Required actions:
#1 Please condense the paragraph in the template-instantiation excerpt that begins "When we compile make_foo_int.cpp" into a single shorter sentence that keeps its main facts.
#2 Extend the template-instantiation excerpt beyond its final line with the passage that would come next.

Article:
-- BEGIN --

When we compile make_foo_int.cpp to make_foo_int.o, that object file
will only contain undefined references to any symbols that accrue from
the instantiation of foo<int>:

$ g++ -Wall -Wextra -pedantic -c make_foo_int.cpp

$ nm -C --defined-only make_foo_int.o
0000000000000000 T make_foo_int(int)

$ nm -C --undefined-only make_foo_int.o
                 U _GLOBAL_OFFSET_TABLE_
                 U __stack_chk_fail
                 U foo<int>::set(int const&)

Does the compiler simply not generate any code involving Foo<int> when compiling this translation unit?

The compiler generates a call to the undefined external function foo<int>::set(int const&). Here is
the assembly:

make_foo_int.s

    .file   "make_foo_int.cpp"
    .text
    .globl  _Z12make_foo_inti
    .type   _Z12make_foo_inti, @function
_Z12make_foo_inti:
.LFB2:
    .cfi_startproc
    pushq   %rbp
    .cfi_def_cfa_offset 16
    .cfi_offset 6, -16
    movq    %rsp, %rbp
    .cfi_def_cfa_register 6
    subq    $32, %rsp
    movl    %edi, -20(%rbp)
    movq    %fs:40, %rax
    movq    %rax, -8(%rbp)
    xorl    %eax, %eax
    leaq    -20(%rbp), %rdx
    leaq    -12(%rbp), %rax
    movq    %rdx, %rsi
    movq    %rax, %rdi
    call    _ZN3fooIiE3setERKi@PLT
    movl    -12(%rbp), %eax
    movq    -8(%rbp), %rcx
    xorq    %fs:40, %rcx
    je  .L3
    call    __stack_chk_fail@PLT
.L3:
    leave
    .cfi_def_cfa 7, 8
    ret
    .cfi_endproc
.LFE2:
    .size   _Z12make_foo_inti, .-_Z12make_foo_inti
    .ident  "GCC: (Ubuntu 8.2.0-7ubuntu1) 8.2.0"

-- END --

Provided information:
-- BEGIN --

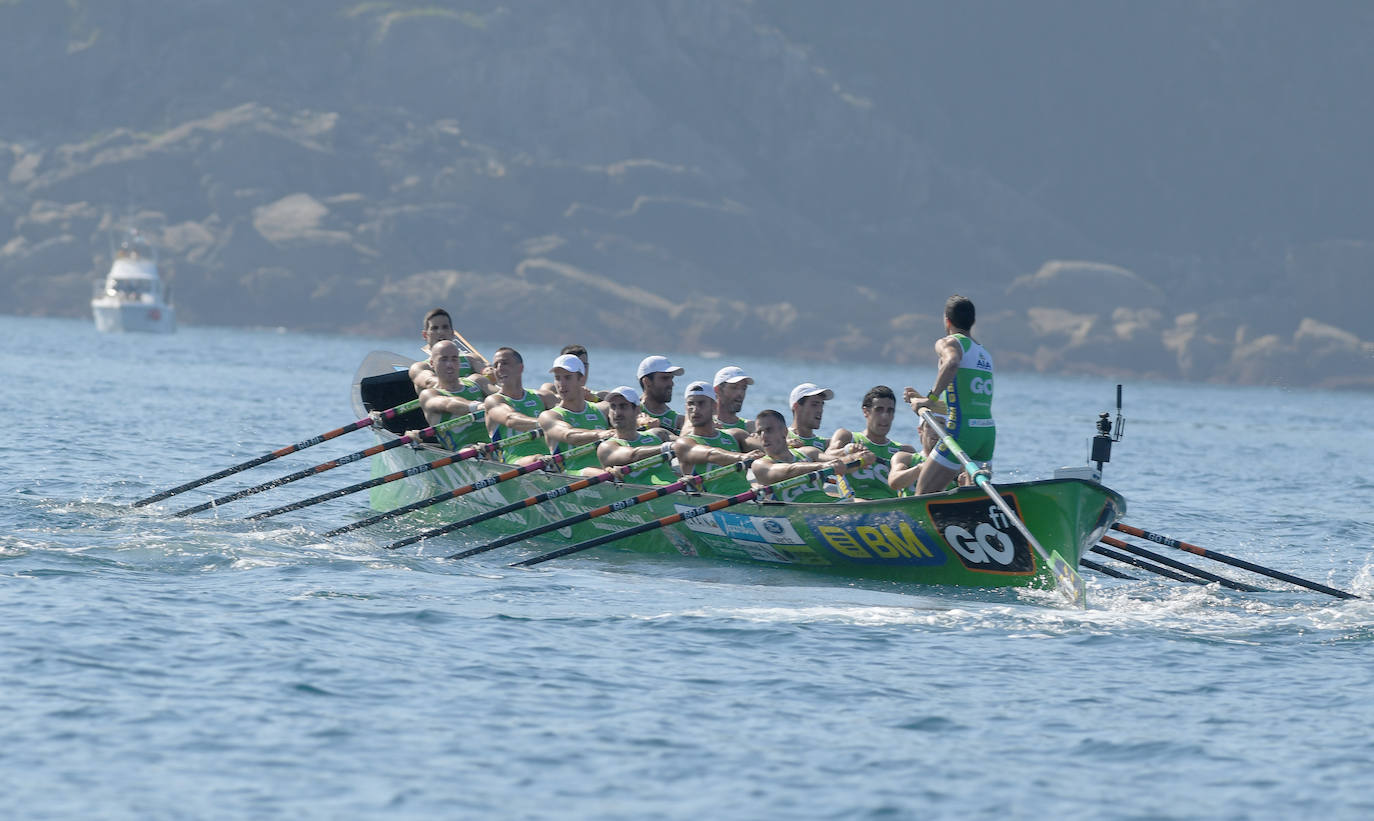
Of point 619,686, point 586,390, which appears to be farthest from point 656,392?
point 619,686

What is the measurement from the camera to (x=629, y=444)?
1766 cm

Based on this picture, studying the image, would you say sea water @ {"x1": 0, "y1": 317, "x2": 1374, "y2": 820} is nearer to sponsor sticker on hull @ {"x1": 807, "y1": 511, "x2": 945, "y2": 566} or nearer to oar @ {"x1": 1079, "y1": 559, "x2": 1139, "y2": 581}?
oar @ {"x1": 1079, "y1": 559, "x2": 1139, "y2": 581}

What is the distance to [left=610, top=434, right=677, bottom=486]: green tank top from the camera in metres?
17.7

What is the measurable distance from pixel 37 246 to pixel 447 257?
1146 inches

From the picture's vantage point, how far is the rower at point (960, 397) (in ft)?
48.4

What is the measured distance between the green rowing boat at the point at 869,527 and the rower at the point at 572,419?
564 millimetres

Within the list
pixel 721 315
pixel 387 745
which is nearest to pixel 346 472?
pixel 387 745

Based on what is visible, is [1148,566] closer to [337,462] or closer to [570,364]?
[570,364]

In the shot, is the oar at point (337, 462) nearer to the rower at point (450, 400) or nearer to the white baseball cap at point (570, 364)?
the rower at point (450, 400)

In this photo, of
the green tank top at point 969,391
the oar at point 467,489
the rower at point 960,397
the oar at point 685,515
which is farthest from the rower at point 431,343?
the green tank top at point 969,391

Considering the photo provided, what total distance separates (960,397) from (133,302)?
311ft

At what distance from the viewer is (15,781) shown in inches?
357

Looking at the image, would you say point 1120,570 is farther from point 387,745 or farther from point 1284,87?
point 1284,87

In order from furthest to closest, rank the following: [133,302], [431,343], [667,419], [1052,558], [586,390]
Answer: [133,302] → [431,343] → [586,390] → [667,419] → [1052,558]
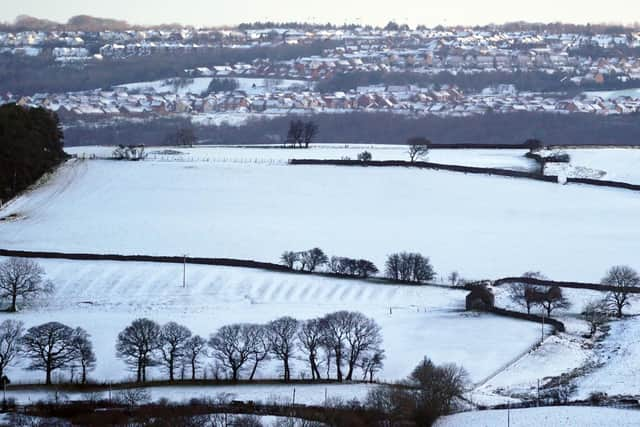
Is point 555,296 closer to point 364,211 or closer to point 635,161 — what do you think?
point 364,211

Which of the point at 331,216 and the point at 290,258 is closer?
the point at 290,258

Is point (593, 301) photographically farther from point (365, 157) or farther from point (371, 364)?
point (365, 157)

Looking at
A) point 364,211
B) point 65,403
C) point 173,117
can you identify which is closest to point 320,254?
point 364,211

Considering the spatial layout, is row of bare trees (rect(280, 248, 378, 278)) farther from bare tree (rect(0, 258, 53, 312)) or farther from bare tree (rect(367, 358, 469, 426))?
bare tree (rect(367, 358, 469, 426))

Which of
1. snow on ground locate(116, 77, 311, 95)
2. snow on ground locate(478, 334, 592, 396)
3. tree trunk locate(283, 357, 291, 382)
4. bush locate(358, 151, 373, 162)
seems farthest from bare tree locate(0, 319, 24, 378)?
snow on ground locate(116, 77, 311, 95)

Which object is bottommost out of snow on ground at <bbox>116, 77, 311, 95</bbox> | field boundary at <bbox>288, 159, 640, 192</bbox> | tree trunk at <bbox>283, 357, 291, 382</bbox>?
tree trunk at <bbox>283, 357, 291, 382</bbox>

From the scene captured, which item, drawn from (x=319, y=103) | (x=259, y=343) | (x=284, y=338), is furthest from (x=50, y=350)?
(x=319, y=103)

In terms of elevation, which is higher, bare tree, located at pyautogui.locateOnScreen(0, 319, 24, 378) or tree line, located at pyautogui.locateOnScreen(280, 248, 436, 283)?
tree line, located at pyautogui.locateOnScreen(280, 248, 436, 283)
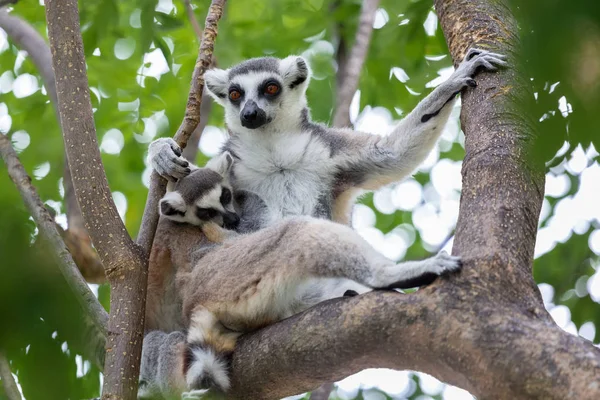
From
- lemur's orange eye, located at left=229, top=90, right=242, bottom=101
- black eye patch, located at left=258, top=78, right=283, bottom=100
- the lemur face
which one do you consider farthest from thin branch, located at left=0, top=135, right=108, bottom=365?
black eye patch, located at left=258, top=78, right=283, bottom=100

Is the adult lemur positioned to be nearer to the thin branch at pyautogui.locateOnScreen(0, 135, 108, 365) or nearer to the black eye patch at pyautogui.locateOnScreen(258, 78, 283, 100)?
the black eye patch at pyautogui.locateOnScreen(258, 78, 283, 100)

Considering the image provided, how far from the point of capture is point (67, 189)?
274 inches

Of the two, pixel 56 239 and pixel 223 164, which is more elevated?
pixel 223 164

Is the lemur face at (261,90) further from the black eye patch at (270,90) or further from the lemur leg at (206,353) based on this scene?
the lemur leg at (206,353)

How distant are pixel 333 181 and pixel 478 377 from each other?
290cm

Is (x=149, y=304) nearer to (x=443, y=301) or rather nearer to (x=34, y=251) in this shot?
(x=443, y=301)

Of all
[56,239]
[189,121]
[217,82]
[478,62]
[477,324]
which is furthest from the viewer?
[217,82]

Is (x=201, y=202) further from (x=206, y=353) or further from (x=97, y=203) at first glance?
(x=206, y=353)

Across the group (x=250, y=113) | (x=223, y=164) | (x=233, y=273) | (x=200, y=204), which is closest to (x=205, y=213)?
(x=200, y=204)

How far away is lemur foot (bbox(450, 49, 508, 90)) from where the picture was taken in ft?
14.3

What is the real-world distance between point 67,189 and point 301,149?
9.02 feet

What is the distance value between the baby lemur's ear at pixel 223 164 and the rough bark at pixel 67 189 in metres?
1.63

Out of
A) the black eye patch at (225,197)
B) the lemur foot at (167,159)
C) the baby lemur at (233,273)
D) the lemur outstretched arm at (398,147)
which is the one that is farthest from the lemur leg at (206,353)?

-- END --

Responses in order:
#1 Compiling make_foo_int.cpp into make_foo_int.o produces an object file that holds only undefined references to the symbols arising from the foo<int> instantiation.

#2
    .section    .note.GNU-stack,"",@progbits

int which:

call    _ZN3fooIiE3setERKi@PLT

is the call to foo<int>::set(int const&) through the Procedure Lookup Table,
just as it might generate a call to any undefined external function that is to be
resolved at linktime.

Now here is a source file for a program that calls make_foo_int and also foo<int>::get:

main.cpp

#include "make_foo_int.hpp"
#include <iostream>

int main()
{
    std::cout << make_foo_int(42).get() << std::endl;
    return 0;
}

If we compile main.cpp, the object file will also contain only undefined references
to symbols that accrue from the instantiation of foo<int>:

$ g++ -Wall -Wextra -pedantic -c main.cpp

$ nm -C --defined-only main.o | grep foo; echo Done
Done

$ nm -C --undefined-only main.o | grep foo; echo Done
                 U make_foo_int(int)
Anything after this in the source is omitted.